Ce n’est pas la nuit du 4 août mais celle du 3. Et rien ne sera aboli. Aucun privilège, aucun désordre. Encore une nuit quasi blanche, à charogner dans ma base de données, à faire, défaire, taper du pied, me raisonner, rire de moi-même, rêver de tout laisser tomber. Puis cet instant d’effroi — plus rien ne me retient. Une chute sans fin, comme dans les rêves d’enfant, suivie d’un effroi plus ancien encore, plus souterrain. Je crois qu’on doit se risquer. Sinon, à quoi bon ? C’est ma conclusion à l’aube. Rien ne fonctionne encore mais j’ai retrouvé le calme. Il n’y a que par là que ça passera. Calme et discipline. Même si ce mot pue l’amertume et la soumission, je n’en ai pas d’autre. On nous veut disciplinés pour servir un but qu’on refuse. Alors on s’arme d’une autre discipline, intérieure, contraire. Ce n’est pas un rapport de force. Je n’ai pas la force. Seulement l’instinct, la main qui s’accroche à la moindre aspérité de la paroi. Et malgré tout, brutalement, je tiens à la vie.

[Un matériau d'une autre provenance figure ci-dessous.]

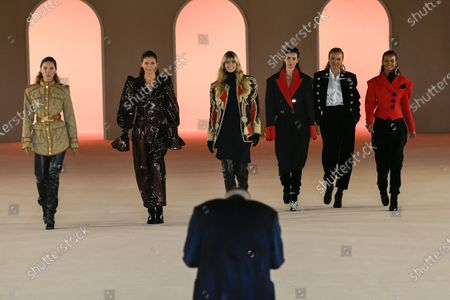 Olivier Rousteing, Erin Wasson, Julia Stegner, Helena Christensen, Caroline Ribeiro, Esther Canadas and Liya Kebede on the catwalk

Lu la lettre hebdo de François Bon. Oui François, tu as raison, ne lâche rien. Les strates souterraines et obscures sont importantes : c’est là, sans doute, que réside encore un peu de lumière, à rebours. Et oui, aussi, pour Karl Dubost — trois fois oui. « Là où la vie emmure, l’intelligence perce une issue », dit Proust. Mais la nuit, il n’y a pas d’intelligence. Il n’y a que la vie, dans son magma de contradictions, de douleurs, sans issue. Le cerceau de papier était plaque de béton (même si c’est une citation — Se perdre, Annie Ernaux , oui aussi Annie Ernaux). Et oui, aussi, Adrien. Ce ne sont que quelques exemples. On pourrait en citer mille. Tout n’est pas si noir dans les strates souterraines du net. Bonne surprise aussi : Jean-Pierre Balpe, par la bande. Je pensais à dans vingt ans. Tous les universitaires citeront Tiers Livre. Tous les soi-disant dissidents d’aujourd’hui. Comme il se doit. La culture avance par les bords, les fuites, les fissures. Puis elle devient La Culture, et c’est là que d’autres mouvements frémissent ailleurs. Et ça recommence. Et ça continue.

Nous ne sommes pas allés marcher aujourd’hui. S. s’était levée aux aurores pour aller vendre ses fripes à Beausemblant. Elle est revenue dépitée. Puis de dépit elle a glissé vers une sorte de léthargie. Puis de la léthargie à une petite déprime. J’avais préparé le repas. Le couvert était mis dans l’attente. Mais elle n’a touché à presque rien. Ce qui fait que moi non plus. Et quand j’ai dit “on va se promener”, elle a dit non, et je n’ai pas insisté. Pas de “ça va te faire du bien”. Non. Rien de tout ça. Les événements vont et viennent comme des loups, par meute. Ils tournent en grondant. Et dans ces cas-là je copie l’arbre mort. Je ne montre rien de comestible.

J’ai pris du retard dans les traductions anglaises. J’ai pris du retard quelle drôle de phrase.